▸ CHALLENGE: Rewrite the lines from the one containing "As this photograph" through the end of the records, putting "closer" wherever "nearer" occurs and leaving everything else unchanged.

▸ SUPPLIED DATA:

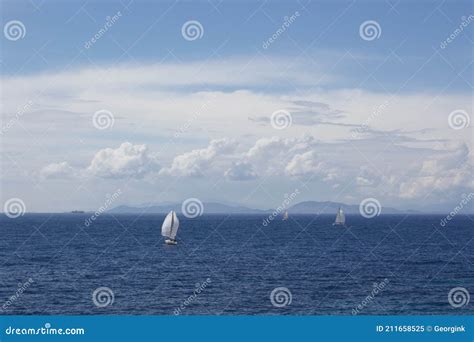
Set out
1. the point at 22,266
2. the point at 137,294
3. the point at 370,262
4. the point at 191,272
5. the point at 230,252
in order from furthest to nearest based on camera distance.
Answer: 1. the point at 230,252
2. the point at 370,262
3. the point at 22,266
4. the point at 191,272
5. the point at 137,294

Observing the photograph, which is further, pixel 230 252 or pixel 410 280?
pixel 230 252

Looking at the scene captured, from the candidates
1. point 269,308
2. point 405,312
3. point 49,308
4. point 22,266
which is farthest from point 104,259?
point 405,312

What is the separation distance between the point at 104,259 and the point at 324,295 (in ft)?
169

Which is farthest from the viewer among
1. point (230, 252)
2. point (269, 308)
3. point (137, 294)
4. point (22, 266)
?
point (230, 252)

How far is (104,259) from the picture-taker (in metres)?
107

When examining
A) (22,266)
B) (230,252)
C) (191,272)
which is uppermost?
(230,252)

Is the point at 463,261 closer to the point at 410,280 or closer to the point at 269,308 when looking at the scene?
the point at 410,280

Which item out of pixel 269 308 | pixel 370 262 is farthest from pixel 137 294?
pixel 370 262

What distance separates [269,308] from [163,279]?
23.7 metres

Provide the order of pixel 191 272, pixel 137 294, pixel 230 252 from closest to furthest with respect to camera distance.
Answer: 1. pixel 137 294
2. pixel 191 272
3. pixel 230 252

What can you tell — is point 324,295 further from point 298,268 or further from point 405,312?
point 298,268

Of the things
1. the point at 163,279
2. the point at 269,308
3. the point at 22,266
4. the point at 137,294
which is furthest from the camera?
the point at 22,266

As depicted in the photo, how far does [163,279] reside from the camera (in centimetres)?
8025

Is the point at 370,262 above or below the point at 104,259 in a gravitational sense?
below
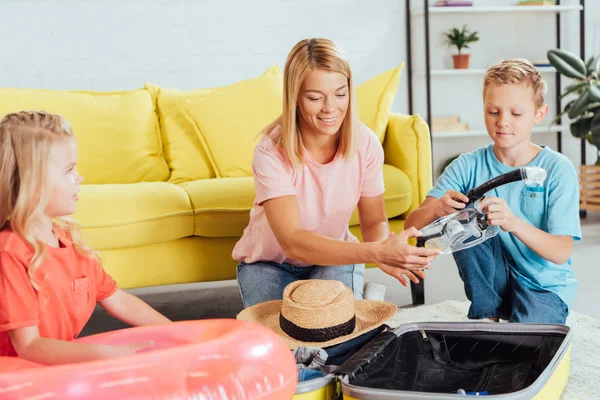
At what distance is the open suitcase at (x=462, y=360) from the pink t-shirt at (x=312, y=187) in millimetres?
478

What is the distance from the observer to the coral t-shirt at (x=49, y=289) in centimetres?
148

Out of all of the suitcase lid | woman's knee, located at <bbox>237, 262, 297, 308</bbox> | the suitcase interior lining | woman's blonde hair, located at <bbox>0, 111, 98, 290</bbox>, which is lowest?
the suitcase interior lining

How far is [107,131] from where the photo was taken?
10.3ft

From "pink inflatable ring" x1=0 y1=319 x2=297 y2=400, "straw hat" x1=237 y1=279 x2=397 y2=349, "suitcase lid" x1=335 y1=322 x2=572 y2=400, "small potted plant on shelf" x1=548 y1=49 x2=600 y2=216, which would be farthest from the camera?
"small potted plant on shelf" x1=548 y1=49 x2=600 y2=216

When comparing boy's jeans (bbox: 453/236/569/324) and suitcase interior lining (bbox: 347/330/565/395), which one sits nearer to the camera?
suitcase interior lining (bbox: 347/330/565/395)

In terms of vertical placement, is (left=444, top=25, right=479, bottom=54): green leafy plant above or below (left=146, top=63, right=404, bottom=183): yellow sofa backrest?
above

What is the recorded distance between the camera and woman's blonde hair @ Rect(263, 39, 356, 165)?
1.98 metres

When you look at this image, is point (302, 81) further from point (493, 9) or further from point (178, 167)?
point (493, 9)

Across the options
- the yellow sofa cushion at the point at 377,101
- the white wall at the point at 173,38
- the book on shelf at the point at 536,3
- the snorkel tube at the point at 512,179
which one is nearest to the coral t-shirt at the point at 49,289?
the snorkel tube at the point at 512,179

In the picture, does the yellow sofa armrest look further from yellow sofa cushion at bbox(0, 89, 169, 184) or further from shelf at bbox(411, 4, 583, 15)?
shelf at bbox(411, 4, 583, 15)

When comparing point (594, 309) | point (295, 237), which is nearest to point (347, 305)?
point (295, 237)

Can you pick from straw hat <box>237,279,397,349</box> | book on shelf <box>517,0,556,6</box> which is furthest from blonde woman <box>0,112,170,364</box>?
book on shelf <box>517,0,556,6</box>

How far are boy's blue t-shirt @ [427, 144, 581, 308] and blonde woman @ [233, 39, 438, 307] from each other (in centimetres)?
25

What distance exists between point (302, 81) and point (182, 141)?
132 cm
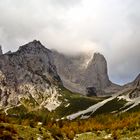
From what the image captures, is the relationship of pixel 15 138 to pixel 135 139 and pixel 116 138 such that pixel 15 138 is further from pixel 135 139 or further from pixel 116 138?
pixel 116 138

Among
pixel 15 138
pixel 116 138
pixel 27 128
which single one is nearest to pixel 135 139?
pixel 116 138

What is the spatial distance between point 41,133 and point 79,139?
29530mm

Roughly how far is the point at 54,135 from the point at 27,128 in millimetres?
4767

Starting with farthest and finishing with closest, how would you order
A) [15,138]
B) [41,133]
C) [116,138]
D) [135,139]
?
1. [116,138]
2. [135,139]
3. [41,133]
4. [15,138]

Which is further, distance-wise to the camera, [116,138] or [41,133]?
[116,138]

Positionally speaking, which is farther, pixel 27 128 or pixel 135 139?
pixel 135 139

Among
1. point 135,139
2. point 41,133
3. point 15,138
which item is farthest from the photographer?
point 135,139

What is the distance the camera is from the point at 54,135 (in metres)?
61.4

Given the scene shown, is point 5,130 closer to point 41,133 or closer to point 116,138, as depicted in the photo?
point 41,133

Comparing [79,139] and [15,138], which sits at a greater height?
[79,139]

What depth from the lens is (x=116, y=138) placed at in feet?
270

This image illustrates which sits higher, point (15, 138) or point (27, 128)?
point (27, 128)

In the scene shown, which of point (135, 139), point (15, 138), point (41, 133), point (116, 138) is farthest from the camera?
point (116, 138)

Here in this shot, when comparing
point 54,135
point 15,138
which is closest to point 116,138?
point 54,135
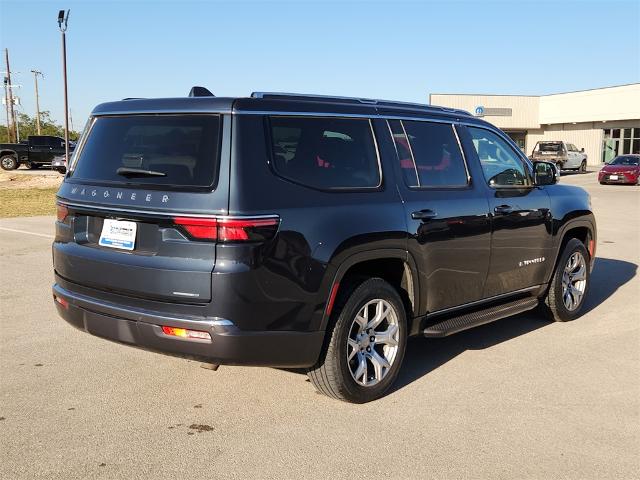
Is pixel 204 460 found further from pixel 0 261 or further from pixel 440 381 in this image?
pixel 0 261

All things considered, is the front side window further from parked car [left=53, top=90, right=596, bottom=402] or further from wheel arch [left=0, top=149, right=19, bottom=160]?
wheel arch [left=0, top=149, right=19, bottom=160]

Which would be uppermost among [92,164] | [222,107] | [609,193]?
[222,107]

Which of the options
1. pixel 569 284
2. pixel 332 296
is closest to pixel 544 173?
pixel 569 284

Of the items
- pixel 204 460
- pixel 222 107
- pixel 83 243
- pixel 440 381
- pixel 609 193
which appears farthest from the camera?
pixel 609 193

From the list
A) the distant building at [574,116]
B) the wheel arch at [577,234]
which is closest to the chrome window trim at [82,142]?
the wheel arch at [577,234]

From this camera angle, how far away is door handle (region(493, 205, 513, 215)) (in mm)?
5321

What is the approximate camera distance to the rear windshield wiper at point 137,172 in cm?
384

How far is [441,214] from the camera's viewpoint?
188 inches

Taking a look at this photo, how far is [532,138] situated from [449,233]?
6829 centimetres

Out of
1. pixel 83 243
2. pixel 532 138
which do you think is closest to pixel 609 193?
pixel 83 243

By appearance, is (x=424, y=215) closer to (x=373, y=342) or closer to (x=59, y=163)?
(x=373, y=342)

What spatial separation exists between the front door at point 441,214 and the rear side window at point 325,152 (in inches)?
11.7

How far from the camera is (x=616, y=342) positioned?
228 inches

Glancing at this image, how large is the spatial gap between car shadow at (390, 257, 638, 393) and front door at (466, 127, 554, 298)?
→ 20.5 inches
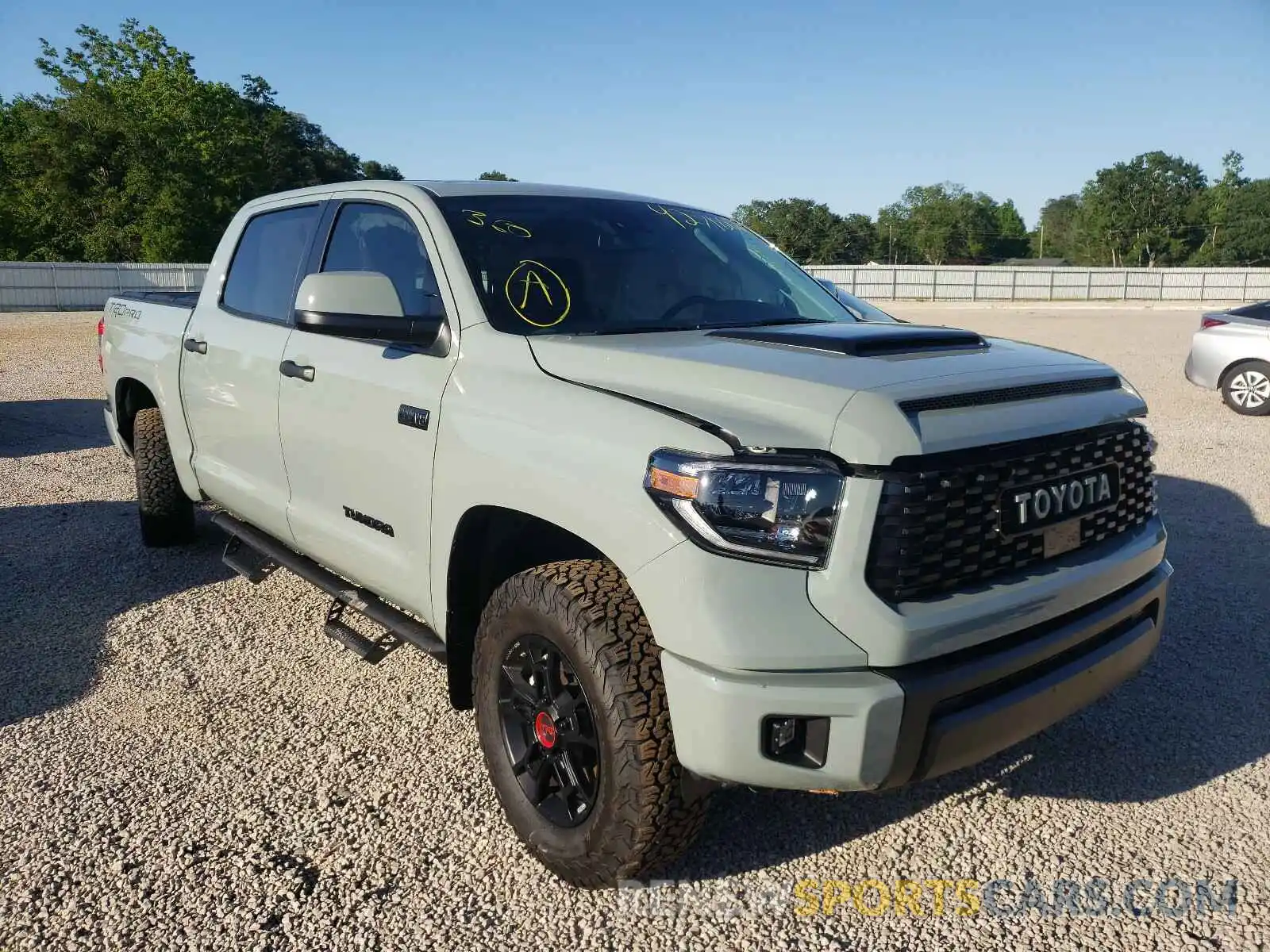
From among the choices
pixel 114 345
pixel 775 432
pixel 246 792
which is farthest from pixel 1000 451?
pixel 114 345

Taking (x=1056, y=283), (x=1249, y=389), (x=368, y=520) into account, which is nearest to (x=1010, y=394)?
(x=368, y=520)

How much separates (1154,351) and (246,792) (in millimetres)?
19669

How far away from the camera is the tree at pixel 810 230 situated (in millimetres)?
93250

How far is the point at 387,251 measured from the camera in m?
3.66

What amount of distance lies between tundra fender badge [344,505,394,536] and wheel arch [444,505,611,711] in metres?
0.40

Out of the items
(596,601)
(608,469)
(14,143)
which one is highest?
(14,143)

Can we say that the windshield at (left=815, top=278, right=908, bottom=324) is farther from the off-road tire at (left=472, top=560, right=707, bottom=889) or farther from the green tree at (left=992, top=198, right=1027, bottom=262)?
the green tree at (left=992, top=198, right=1027, bottom=262)

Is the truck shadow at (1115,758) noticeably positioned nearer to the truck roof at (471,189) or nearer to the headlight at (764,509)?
the headlight at (764,509)

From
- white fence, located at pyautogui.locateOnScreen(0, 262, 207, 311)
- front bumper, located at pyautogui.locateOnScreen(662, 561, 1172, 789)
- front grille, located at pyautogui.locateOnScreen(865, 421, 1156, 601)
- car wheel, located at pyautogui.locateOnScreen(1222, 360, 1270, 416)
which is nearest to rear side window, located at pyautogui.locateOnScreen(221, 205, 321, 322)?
front bumper, located at pyautogui.locateOnScreen(662, 561, 1172, 789)

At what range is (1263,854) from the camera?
2869mm

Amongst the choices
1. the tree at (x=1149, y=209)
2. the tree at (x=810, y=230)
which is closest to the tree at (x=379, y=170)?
the tree at (x=810, y=230)

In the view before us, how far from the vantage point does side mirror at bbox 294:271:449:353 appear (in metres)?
3.04

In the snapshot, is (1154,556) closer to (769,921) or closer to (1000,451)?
(1000,451)

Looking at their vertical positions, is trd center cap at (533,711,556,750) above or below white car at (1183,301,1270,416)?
below
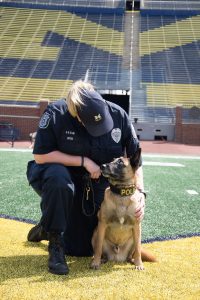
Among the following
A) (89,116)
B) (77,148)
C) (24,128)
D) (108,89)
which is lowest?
(77,148)

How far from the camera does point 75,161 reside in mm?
3256

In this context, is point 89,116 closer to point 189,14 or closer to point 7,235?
point 7,235

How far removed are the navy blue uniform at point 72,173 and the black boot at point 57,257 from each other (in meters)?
0.09

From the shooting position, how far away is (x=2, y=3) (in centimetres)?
3641

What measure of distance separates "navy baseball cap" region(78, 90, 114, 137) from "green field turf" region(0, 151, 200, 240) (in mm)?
Answer: 1511

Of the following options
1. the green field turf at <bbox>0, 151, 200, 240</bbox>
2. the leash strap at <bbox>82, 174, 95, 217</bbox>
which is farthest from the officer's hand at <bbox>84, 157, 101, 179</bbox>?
the green field turf at <bbox>0, 151, 200, 240</bbox>

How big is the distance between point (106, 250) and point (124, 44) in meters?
30.1

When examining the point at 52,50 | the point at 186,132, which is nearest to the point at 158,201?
the point at 186,132

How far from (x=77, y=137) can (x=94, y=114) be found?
0.29m

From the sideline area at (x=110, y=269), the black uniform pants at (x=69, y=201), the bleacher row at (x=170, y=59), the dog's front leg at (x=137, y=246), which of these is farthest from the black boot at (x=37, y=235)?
the bleacher row at (x=170, y=59)

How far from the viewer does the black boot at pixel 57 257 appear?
3.04 m

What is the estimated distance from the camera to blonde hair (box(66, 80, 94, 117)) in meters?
3.09

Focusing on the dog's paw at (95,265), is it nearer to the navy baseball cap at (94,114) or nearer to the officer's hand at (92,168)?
the officer's hand at (92,168)

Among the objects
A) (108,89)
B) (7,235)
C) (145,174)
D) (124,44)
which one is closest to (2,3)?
(124,44)
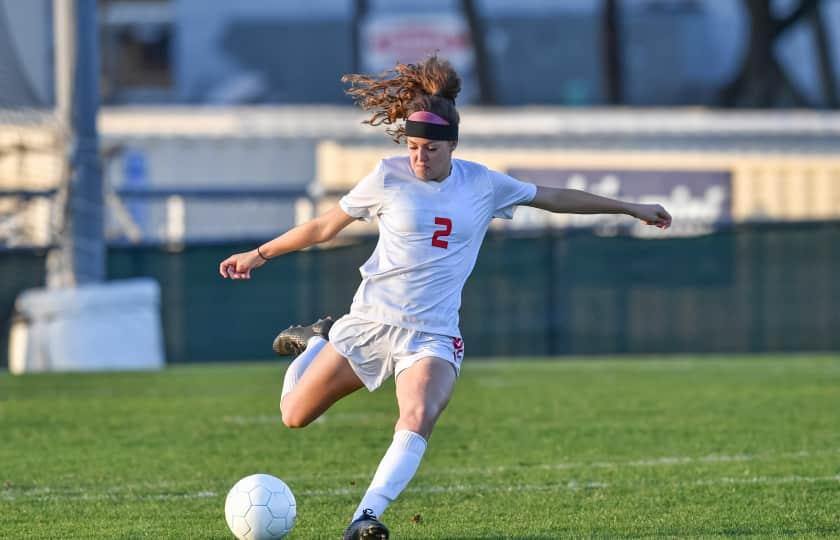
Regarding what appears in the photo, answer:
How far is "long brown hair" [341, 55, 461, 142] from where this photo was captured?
685 centimetres

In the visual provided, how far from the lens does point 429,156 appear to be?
6.82m

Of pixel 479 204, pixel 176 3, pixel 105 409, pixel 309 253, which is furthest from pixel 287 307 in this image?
pixel 176 3

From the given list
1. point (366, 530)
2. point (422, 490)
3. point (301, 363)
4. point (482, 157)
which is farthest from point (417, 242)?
point (482, 157)

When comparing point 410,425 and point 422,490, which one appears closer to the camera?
point 410,425

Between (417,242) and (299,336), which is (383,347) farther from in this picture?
(299,336)

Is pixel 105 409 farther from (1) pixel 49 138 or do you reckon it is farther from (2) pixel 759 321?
(2) pixel 759 321

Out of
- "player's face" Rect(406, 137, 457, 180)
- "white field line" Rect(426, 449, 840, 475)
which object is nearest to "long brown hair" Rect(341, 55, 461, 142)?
"player's face" Rect(406, 137, 457, 180)

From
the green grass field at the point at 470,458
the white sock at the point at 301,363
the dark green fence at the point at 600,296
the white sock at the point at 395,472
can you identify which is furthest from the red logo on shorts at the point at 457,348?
the dark green fence at the point at 600,296

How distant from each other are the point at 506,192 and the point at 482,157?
2134 cm

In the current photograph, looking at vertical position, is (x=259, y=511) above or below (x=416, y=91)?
below

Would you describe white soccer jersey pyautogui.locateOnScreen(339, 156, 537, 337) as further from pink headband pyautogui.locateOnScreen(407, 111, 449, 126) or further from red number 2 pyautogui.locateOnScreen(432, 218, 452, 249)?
pink headband pyautogui.locateOnScreen(407, 111, 449, 126)

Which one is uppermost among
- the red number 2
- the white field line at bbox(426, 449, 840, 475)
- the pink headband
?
the pink headband

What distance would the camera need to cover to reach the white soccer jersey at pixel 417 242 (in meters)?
6.91

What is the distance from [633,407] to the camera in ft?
40.1
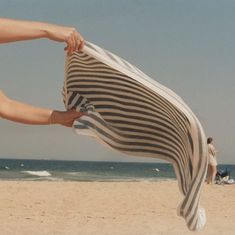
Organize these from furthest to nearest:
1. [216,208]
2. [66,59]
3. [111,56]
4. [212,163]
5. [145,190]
A: [212,163], [145,190], [216,208], [66,59], [111,56]

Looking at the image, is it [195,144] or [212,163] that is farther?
[212,163]

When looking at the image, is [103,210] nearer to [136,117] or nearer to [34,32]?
[136,117]

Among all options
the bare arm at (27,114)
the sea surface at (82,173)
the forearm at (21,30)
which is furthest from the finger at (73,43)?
the sea surface at (82,173)

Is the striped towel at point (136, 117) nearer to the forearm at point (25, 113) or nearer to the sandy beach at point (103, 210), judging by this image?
the forearm at point (25, 113)

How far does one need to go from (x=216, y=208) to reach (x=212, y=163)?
218 inches

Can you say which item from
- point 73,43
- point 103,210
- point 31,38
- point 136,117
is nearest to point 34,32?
point 31,38

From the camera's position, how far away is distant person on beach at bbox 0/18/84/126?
14.8 ft

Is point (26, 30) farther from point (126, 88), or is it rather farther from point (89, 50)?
point (126, 88)

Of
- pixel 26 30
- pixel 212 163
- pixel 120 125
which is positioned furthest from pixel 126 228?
pixel 212 163

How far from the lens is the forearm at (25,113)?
4.79m

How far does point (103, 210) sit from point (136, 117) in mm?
10049

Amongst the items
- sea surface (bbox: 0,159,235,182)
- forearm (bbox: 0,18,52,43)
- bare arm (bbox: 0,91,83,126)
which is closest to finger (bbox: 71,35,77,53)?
forearm (bbox: 0,18,52,43)

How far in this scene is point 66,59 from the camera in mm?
5184

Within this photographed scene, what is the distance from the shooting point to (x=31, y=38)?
15.0ft
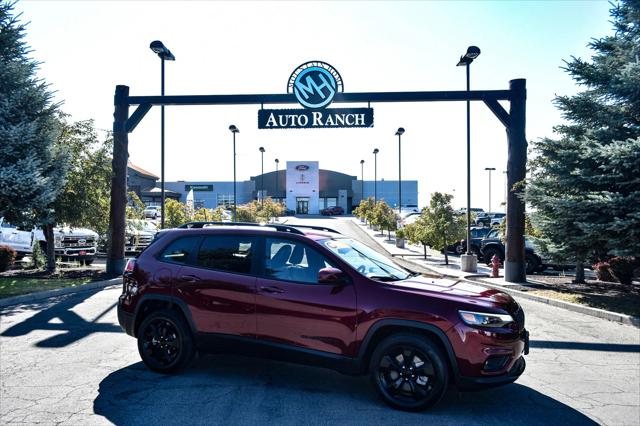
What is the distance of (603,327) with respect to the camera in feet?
28.1

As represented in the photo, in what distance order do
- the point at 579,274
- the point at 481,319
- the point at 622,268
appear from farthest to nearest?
the point at 579,274, the point at 622,268, the point at 481,319

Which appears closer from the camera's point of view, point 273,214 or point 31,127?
point 31,127

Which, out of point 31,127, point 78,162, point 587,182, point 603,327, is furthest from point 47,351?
point 587,182

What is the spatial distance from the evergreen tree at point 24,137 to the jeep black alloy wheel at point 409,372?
10.4 meters

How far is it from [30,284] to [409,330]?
460 inches

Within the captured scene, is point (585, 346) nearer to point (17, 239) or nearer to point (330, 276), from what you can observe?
point (330, 276)

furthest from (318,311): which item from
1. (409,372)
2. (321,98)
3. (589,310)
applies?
(321,98)

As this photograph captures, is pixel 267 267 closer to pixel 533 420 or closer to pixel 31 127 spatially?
pixel 533 420

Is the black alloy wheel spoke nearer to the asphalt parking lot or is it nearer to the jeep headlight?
the asphalt parking lot

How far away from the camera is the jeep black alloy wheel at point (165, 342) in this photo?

▸ RESPONSE:
As this photograph captures, is pixel 267 267 closer to pixel 533 420 or closer to pixel 31 127 spatially?
pixel 533 420

Is the black alloy wheel spoke closer to the asphalt parking lot or is it closer to the jeep headlight?
the asphalt parking lot

How far away from the camera is the jeep black alloy wheel at point (165, 342) in this photo?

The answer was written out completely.